What is Continuous Batching?
Continuous batching is a dynamic scheduling technique for autoregressive model inference that maximizes hardware utilization by adding new requests to a running batch as previous ones complete.
The technique is fundamental to high-performance inference servers like vLLM and NVIDIA Triton. It works by managing a shared KV cache across all active sequences, allowing the hardware to perform a single, consolidated matrix multiplication per generation step for the entire active set. This approach is closely related to other latency-reduction methods like PagedAttention for efficient memory management and speculative decoding. For on-device inference optimization, continuous batching is a key strategy to extract maximum performance from constrained edge hardware.

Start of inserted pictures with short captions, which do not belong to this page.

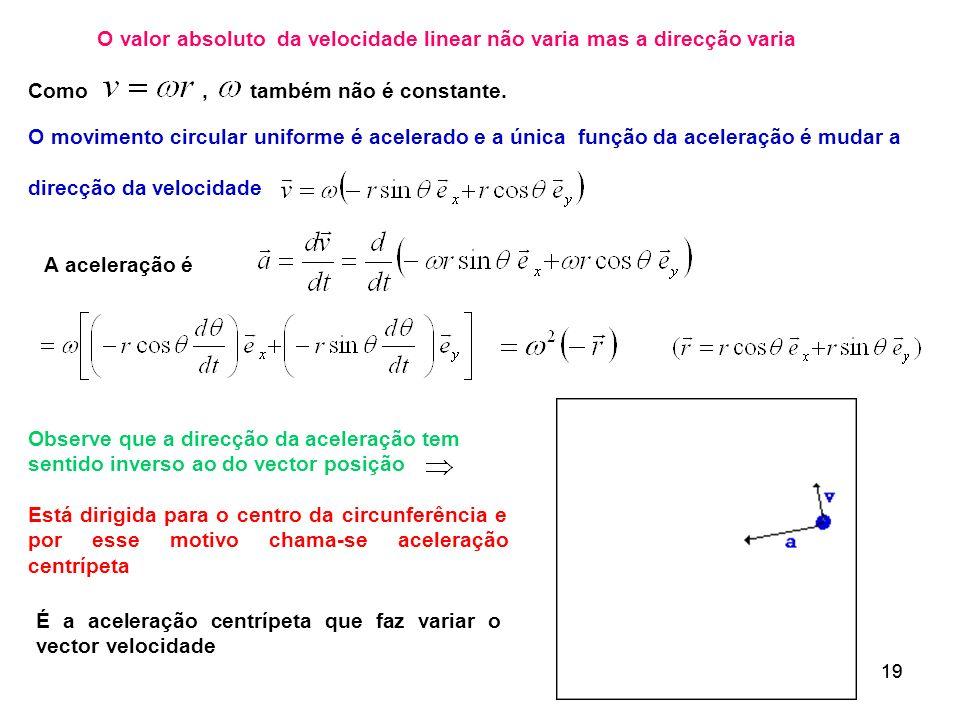 O valor absoluto da velocidade linear não varia mas a direcção varia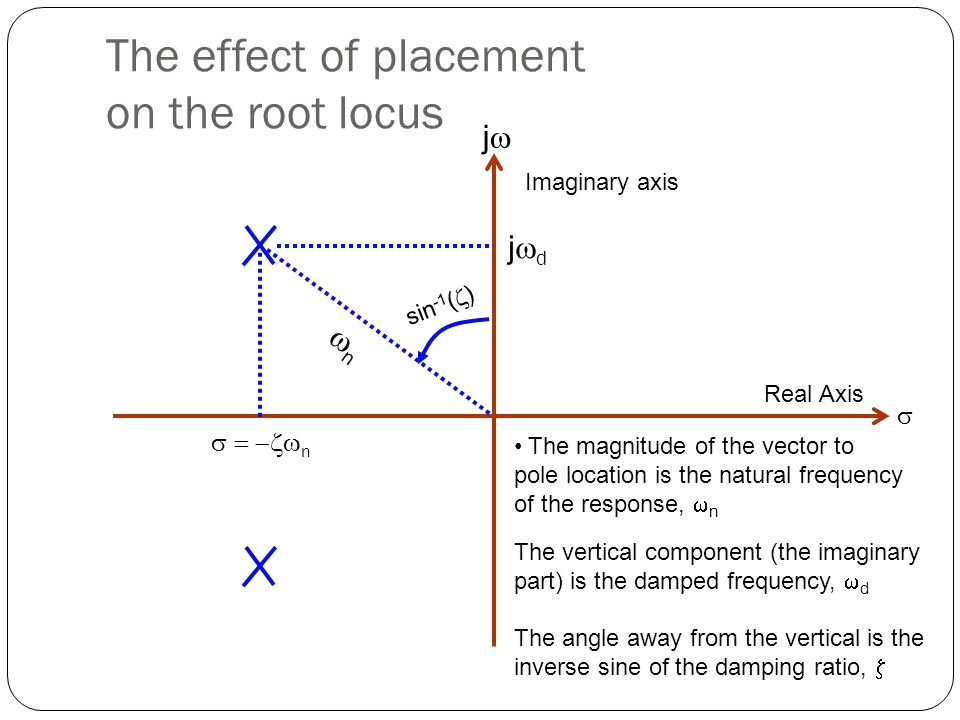 The effect of placement on the root locus Imaginary axis Real Axis j j d n n sin -1 ( ) The magnitude of the vector to pole location is the natural frequency of the response, n The vertical component (the imaginary part) is the damped frequency, d The angle away from the vertical is the inverse sine of the damping ratio,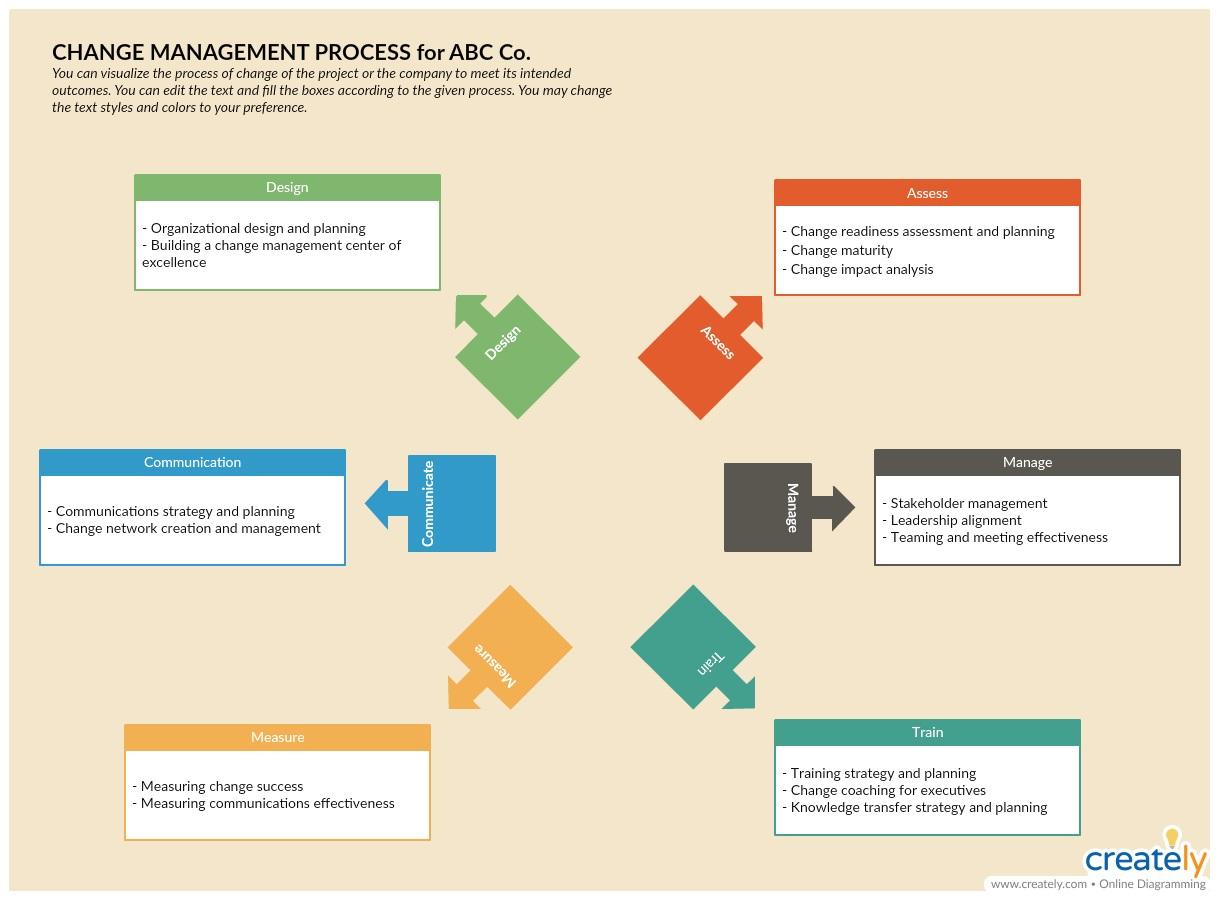 004 Wonderful Change Management Proces Template Concept Full
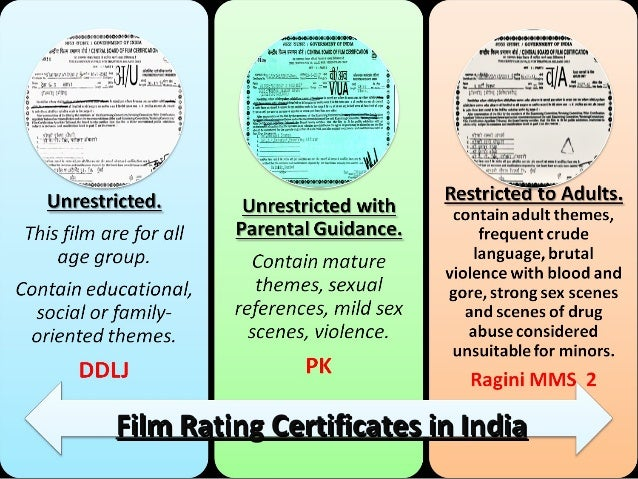 censor restrictions in indian cinema 2006-12-3 when the towel drops: sexuality, censorship and cinema  indian censor board was reported to have announced  argued for 'reasonable restrictions'.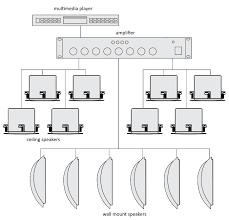 100v speaker wiring diagram little wiring diagrams valcom ceiling speaker wiring diagram at Ceiling Speaker Wiring Diagram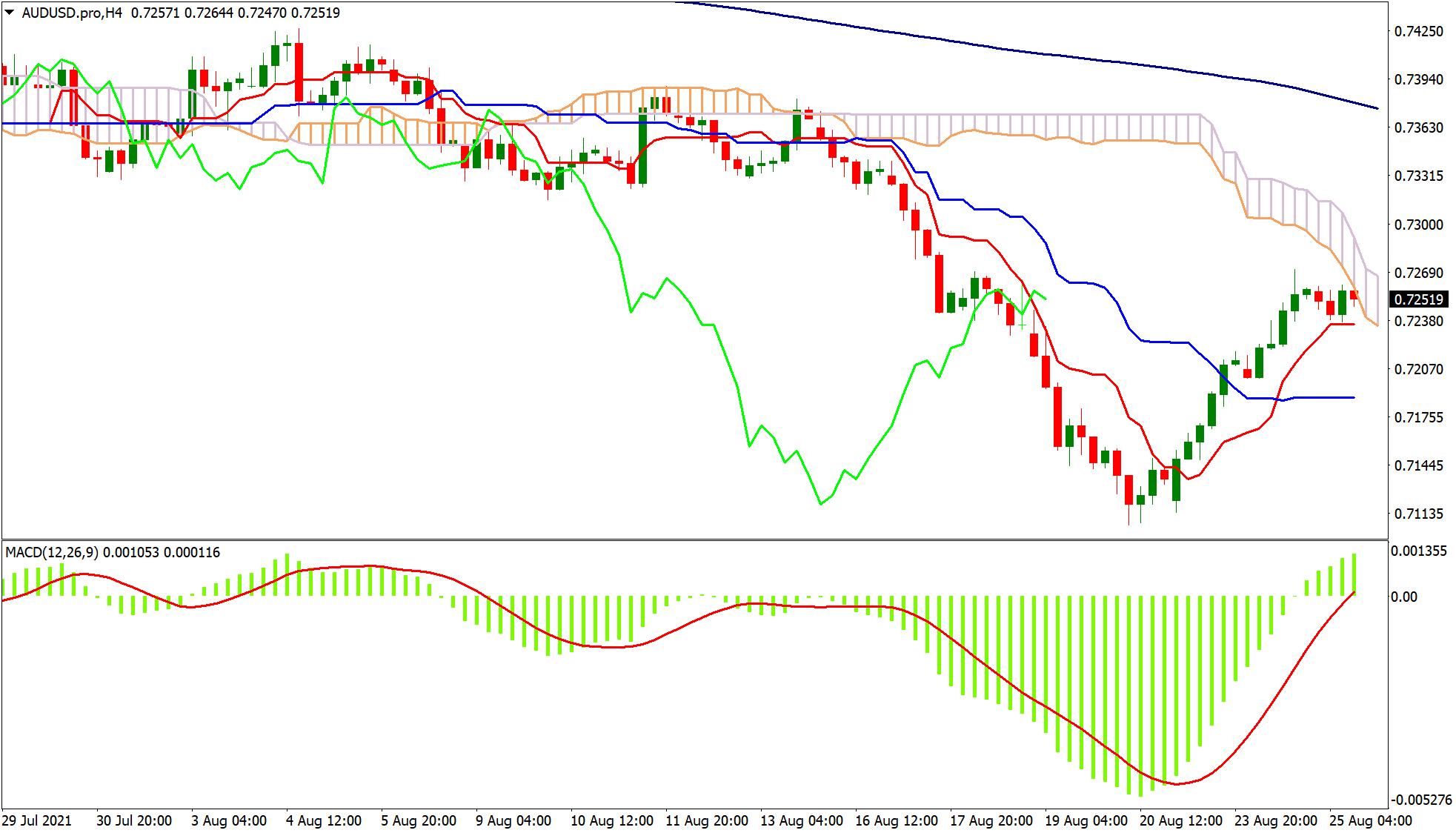 Using MACD and Ichimoku Cloud together on trading chart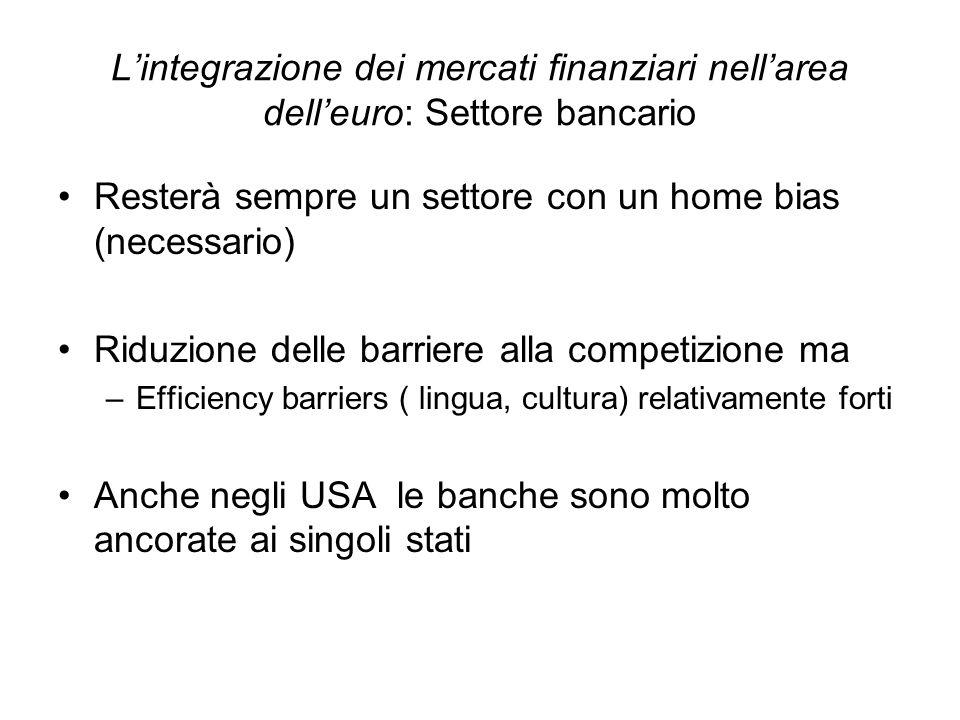 Lintegrazione dei mercati finanziari nellarea delleuro: Settore bancario Resterà sempre un settore con un home bias (necessario) Riduzione delle barri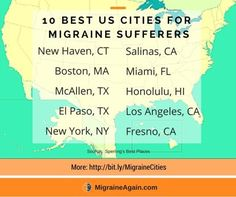 Count your blessings in #Calif! It's ranked among Best Places to Live with #Migraines. Maybe it's access to @UCLAHealth + @UCSFHealth, maybe it's the weather and the food. Yet many still suffer in the Golden State. http://migraineagain.com/the-best-migraine-cities-in-the-us-and-the-worst/?utm_campaign=coschedule&utm_source=pinterest&utm_medium=Migraine%20Again&utm_content=The%20Best%20Migraine%20Cities%20in%20the%20US%20%28and%20the%20Worst%29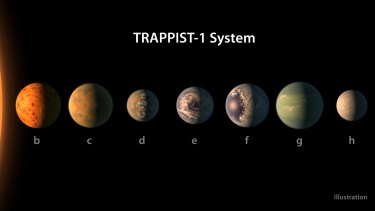 An artist's impression of the TRAPPIST-1 planetary system based on available data about their diameters.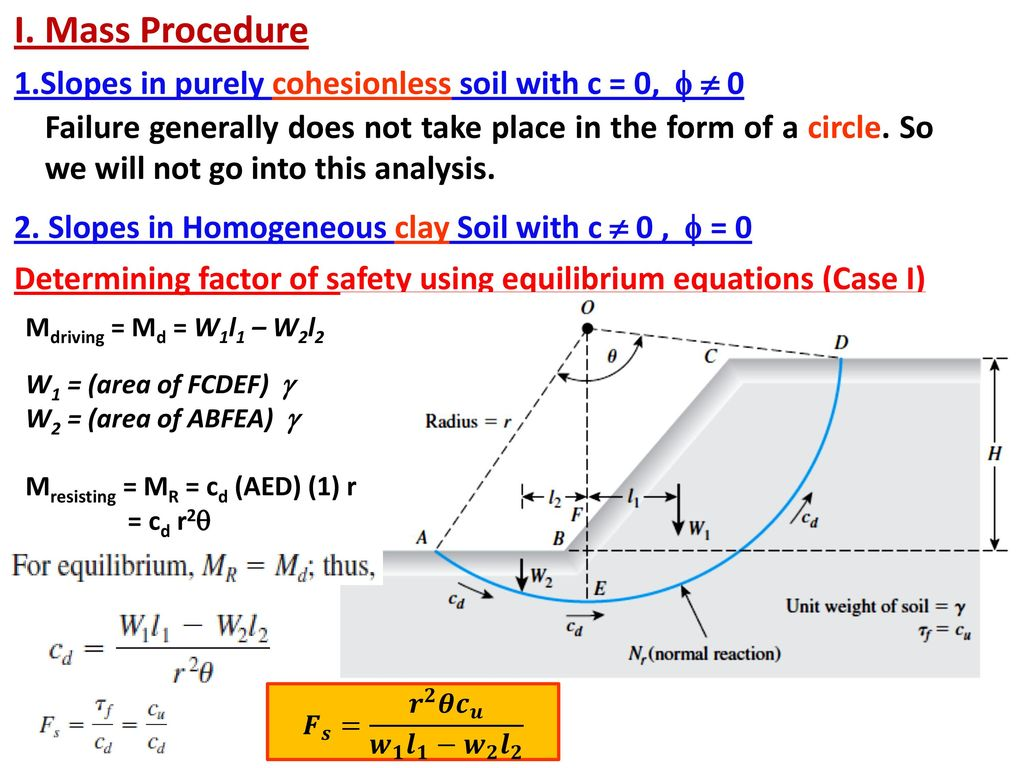 Geotechnical Engineering II CE ppt download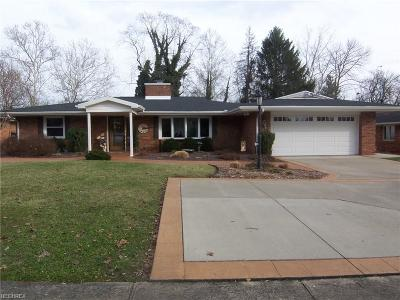 Marietta Single Family Home For Sale: 922 Glendale Rd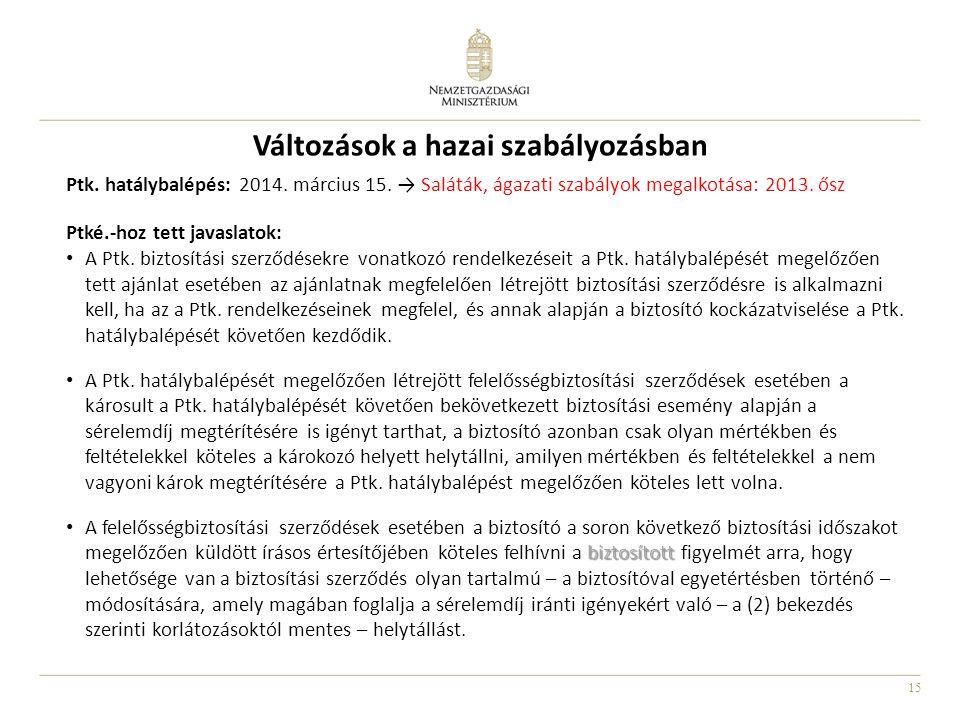 15 Változások a hazai szabályozásban Ptk. hatálybalépés: 2014. március 15. → Saláták, ágazati szabályok megalkotása: 2013. ősz Ptké.-hoz tett javaslat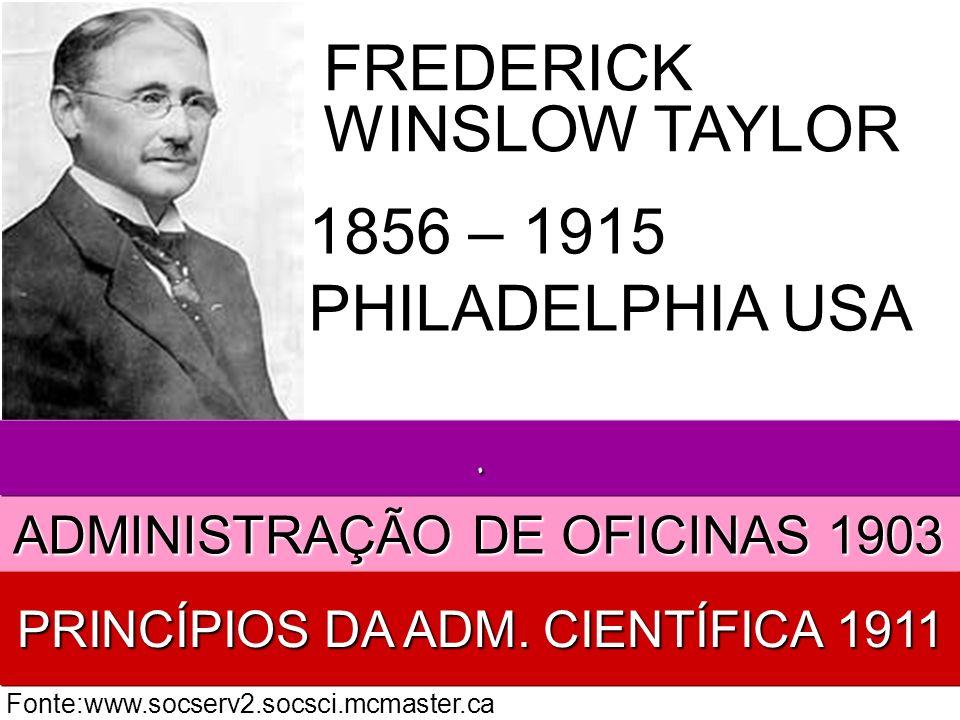 ADMINISTRAÇÃO DE OFICINAS 1903 PRINCÍPIOS DA ADM. CIENTÍFICA 1911 1856 – 1915 PHILADELPHIA USA Fonte:www.socserv2.socsci.mcmaster.ca.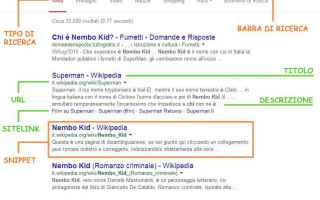 vai all'articolo completo su wordpress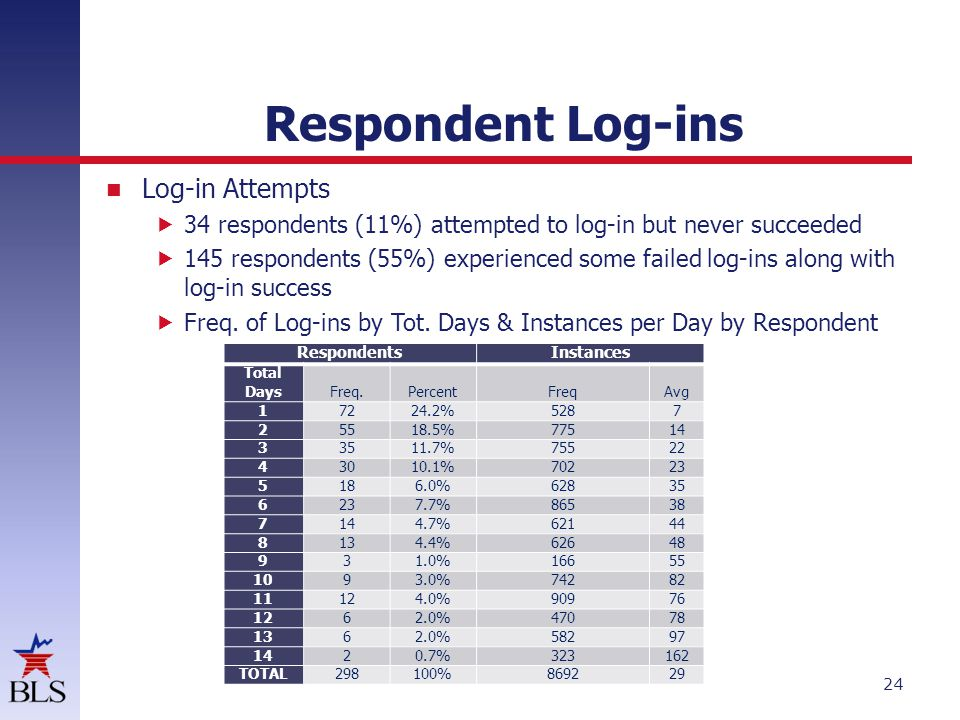 Respondent Log-ins Log-in Attempts 34 respondents (11%) attempted to log-in but never succeeded 145 respondents (55%) experienced some failed log-ins along with log-in success Freq.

Key Features of Continuous Batching
Continuous batching, also known as iteration-level scheduling or rolling batching, is a dynamic inference optimization technique for autoregressive models like LLMs. It maximizes hardware utilization by treating the batch as a fluid pool of requests that are added and removed as they start and finish generation.
Dynamic Request Pooling
Unlike static batching, which waits for a fixed batch to fill, continuous batching maintains a running batch of active requests. New requests are added to this pool as soon as they arrive, and finished requests are removed immediately upon generating their end-of-sequence token. This creates a fluid batch size that adapts to the real-time request load, preventing idle compute cycles and dramatically improving GPU utilization.
Iteration-Level Scheduling
Scheduling decisions are made at the granularity of a single generation step (iteration), not per request. The scheduler examines all active requests in the pool before each forward pass of the model. It groups only the tokens that need to be processed in the next step. This fine-grained control is the core mechanism that allows efficient interleaving of requests at different stages of completion, minimizing padded tokens and wasted FLOPs.
Non-Contiguous Memory Management
A key engineering challenge is managing the Key-Value (KV) cache for requests of variable sequence lengths within a dynamic batch. Advanced systems like vLLM use PagedAttention, which manages the KV cache in non-contiguous, paged memory blocks (similar to virtual memory in operating systems). This allows:
- Efficient memory sharing for identical prompts.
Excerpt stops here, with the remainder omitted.